GPU tasks runtime comparison

Questions and Answers : Issue Discussion : GPU tasks runtime comparison
Message board moderation

To post messages, you must log in.

AuthorMessage
bozz4science

Send message
Joined: 9 Jul 20
Posts: 142
Credit: 11,533,376
RAC: 487
Message 819 - Posted: 12 Nov 2020, 14:58:53 UTC
Last modified: 12 Nov 2020, 15:01:29 UTC

As the other thread was getting cluttered with posts about runtime comparisons of those tasks that actually didn't fail, I thought it would be great to share them in a dedicated thread. Let me share my experiences so far.
My system: https://www.mlcathome.org/mlcathome/show_host_detail.php?hostid=574
- CPU: Xeon X5660 @95W TDP
- GPU: GTX 750Ti@60W TDP
- OC setting: +120 MHz core + mem (1360 MHz core / 2820 MHz mem)
- OS: Win 10 (Dual Boot with Linux 20.04 LTS) --> gonna try this soon

In the wattage estimations, I forgot to include the power of the dedicated CPU thread(s).

1 GPU / 1 thread + 5 threads CPU tasks (MLC):
ø runtime: 1,250 sec
ø compute load (GPU): 65%
ø power load (GPU): 48%
Wattage per task: 10W (GPU) + 5.5W (CPU) = 15.5W (total)

1 GPU / 2 threads + 4 threads CPU tasks (MLC)
--> just one thread loaded for GPU task
ø runtime: 1,100 sec
ø compute load (GPU): 85%
ø power load (GPU): 58%
Wattage per task: 10.6W (GPU) + 4.8W (CPU) = 15.4W (total)

1 GPU / 2 threads + 4 threads CPU tasks (TNGrid)
--> just one thread loaded for GPU task
ø runtime: 1,030 sec
ø compute load (GPU): 85%
ø power load (GPU): 58%
Wattage per task: 9.95W (GPU) + 4.5W (CPU) = 14.5W (total)

1 GPU / 2 threads + 4 threads CPU tasks (TNGrid)
--> just one thread loaded for GPU task
ø runtime: 1,000 sec
ø compute load (GPU): 85%
ø power load (GPU): 62%
OC setting: aggressive +150 MHz core and mem vs. 120 MHz prior
Wattage per task: 10.35W (GPU) + 4.4W (CPU) = 14.75W (total)
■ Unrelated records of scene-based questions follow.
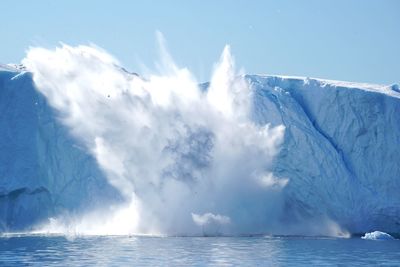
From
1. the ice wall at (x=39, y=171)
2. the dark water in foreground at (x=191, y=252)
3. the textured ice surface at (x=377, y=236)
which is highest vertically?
the ice wall at (x=39, y=171)

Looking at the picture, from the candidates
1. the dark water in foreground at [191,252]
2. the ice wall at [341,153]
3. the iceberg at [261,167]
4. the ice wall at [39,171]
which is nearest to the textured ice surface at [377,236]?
the iceberg at [261,167]

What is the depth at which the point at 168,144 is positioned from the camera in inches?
1506

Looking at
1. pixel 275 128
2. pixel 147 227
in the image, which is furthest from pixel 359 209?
pixel 147 227

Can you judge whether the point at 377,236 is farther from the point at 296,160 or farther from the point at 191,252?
the point at 191,252

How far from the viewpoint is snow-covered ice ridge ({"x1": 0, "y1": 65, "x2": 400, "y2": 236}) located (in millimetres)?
38281

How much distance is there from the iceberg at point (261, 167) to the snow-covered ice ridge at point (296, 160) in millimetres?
51

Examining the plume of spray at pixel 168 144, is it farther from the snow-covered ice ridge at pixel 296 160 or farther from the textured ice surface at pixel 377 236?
the textured ice surface at pixel 377 236

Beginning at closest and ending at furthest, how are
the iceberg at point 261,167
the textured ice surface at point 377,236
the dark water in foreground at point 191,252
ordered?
1. the dark water in foreground at point 191,252
2. the textured ice surface at point 377,236
3. the iceberg at point 261,167

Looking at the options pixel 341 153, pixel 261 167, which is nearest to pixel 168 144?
pixel 261 167

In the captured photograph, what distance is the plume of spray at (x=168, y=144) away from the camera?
37.4m

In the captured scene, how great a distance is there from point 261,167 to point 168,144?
4.84 m

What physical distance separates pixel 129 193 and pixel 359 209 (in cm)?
1164

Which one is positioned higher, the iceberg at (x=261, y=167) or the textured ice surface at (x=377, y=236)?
the iceberg at (x=261, y=167)

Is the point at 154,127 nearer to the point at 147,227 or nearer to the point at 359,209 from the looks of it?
the point at 147,227
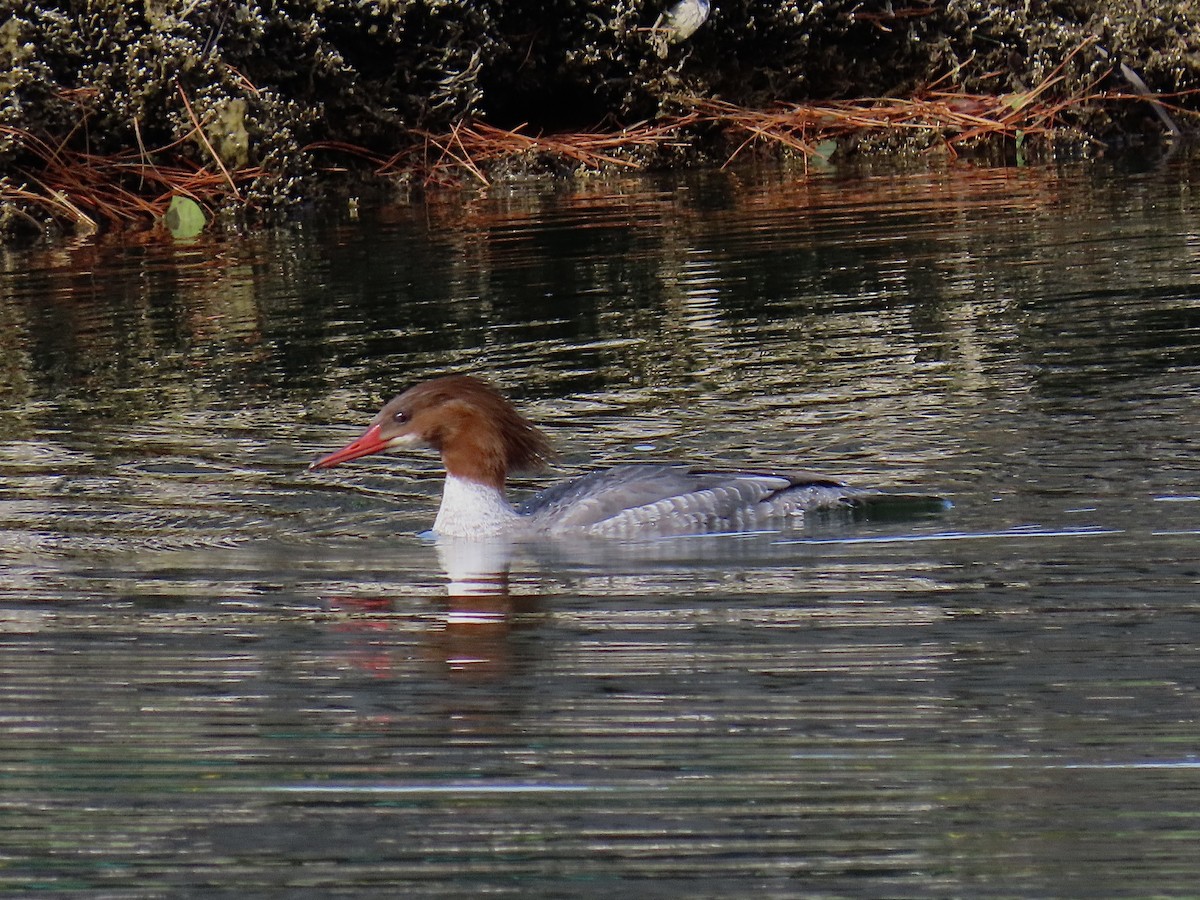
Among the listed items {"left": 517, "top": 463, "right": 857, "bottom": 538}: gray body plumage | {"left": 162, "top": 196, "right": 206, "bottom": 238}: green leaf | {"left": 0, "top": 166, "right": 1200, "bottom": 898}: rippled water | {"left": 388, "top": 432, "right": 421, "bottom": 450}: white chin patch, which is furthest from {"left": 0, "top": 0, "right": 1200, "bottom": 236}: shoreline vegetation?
{"left": 517, "top": 463, "right": 857, "bottom": 538}: gray body plumage

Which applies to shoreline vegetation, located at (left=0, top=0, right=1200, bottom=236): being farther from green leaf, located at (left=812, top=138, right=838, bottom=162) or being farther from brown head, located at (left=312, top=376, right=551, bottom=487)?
brown head, located at (left=312, top=376, right=551, bottom=487)

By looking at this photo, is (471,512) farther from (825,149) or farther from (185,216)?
(825,149)

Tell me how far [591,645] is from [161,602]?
1.42 m

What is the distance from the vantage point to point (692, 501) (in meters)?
6.82

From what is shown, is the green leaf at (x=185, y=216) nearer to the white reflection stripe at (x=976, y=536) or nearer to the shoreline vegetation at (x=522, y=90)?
the shoreline vegetation at (x=522, y=90)

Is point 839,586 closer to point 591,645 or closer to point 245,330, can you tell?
point 591,645

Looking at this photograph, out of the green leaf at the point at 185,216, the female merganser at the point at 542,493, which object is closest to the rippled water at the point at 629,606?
the female merganser at the point at 542,493

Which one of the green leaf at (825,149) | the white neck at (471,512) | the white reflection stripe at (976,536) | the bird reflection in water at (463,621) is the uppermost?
the green leaf at (825,149)

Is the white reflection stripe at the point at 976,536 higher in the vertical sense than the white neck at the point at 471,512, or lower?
lower

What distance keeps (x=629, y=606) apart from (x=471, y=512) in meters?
1.45

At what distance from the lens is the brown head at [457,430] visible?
714cm

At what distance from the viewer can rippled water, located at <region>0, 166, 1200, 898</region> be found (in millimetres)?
3721

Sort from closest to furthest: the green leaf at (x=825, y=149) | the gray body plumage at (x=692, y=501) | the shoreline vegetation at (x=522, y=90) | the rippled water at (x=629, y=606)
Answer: the rippled water at (x=629, y=606), the gray body plumage at (x=692, y=501), the shoreline vegetation at (x=522, y=90), the green leaf at (x=825, y=149)

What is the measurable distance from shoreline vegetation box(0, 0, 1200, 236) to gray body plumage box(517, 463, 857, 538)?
412 inches
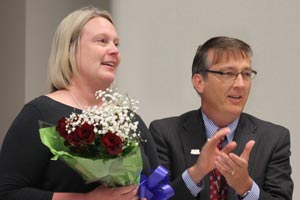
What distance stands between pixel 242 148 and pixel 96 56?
3.34 feet

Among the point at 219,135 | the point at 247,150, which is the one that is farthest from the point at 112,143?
the point at 247,150

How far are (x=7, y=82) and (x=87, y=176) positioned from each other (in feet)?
9.02

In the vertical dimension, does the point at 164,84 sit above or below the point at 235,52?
below

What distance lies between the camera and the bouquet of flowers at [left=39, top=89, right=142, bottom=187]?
1.64 meters

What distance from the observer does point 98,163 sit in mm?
1652

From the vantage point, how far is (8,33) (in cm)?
421

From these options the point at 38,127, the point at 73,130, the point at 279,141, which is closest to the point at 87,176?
the point at 73,130

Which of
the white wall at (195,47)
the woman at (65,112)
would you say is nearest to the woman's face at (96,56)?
the woman at (65,112)

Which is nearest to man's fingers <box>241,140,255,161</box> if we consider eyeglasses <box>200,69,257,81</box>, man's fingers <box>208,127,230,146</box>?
man's fingers <box>208,127,230,146</box>

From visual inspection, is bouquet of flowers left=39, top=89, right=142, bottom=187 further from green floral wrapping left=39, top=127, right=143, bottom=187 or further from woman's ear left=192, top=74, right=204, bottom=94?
woman's ear left=192, top=74, right=204, bottom=94

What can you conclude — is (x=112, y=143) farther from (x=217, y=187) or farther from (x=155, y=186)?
(x=217, y=187)

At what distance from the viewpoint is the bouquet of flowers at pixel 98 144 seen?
5.38ft

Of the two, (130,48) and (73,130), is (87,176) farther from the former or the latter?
(130,48)

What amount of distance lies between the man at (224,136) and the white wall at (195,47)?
80 centimetres
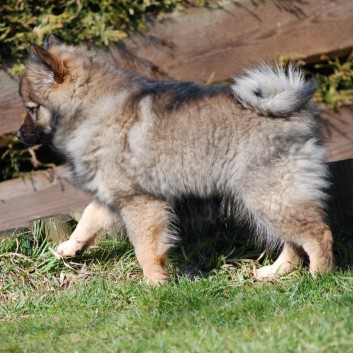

0.5 GPU / 1 threads + 0.5 GPU / 1 thread (F@H GPU task) + 3 threads CPU tasks (TNGrid)
ø runtime: 1,550 sec
ø compute load (GPU): 99%
ø power load (GPU): 70%
Wattage per task not very intuitive: 16.8W (GPU combined) + 6.8W (CPU combined) = 23.6 W (total combined) (As the runtime vs. the normal 1 GPU/2 thread scenario is roughly 155% and the runtime of the same project F@H WU are between 2.5-3.0x times longer, I estimate that the GPU compute load distribution between MLC and F@H is roughly 65:35% and thus I get 15.35W for the MLC GPU WU)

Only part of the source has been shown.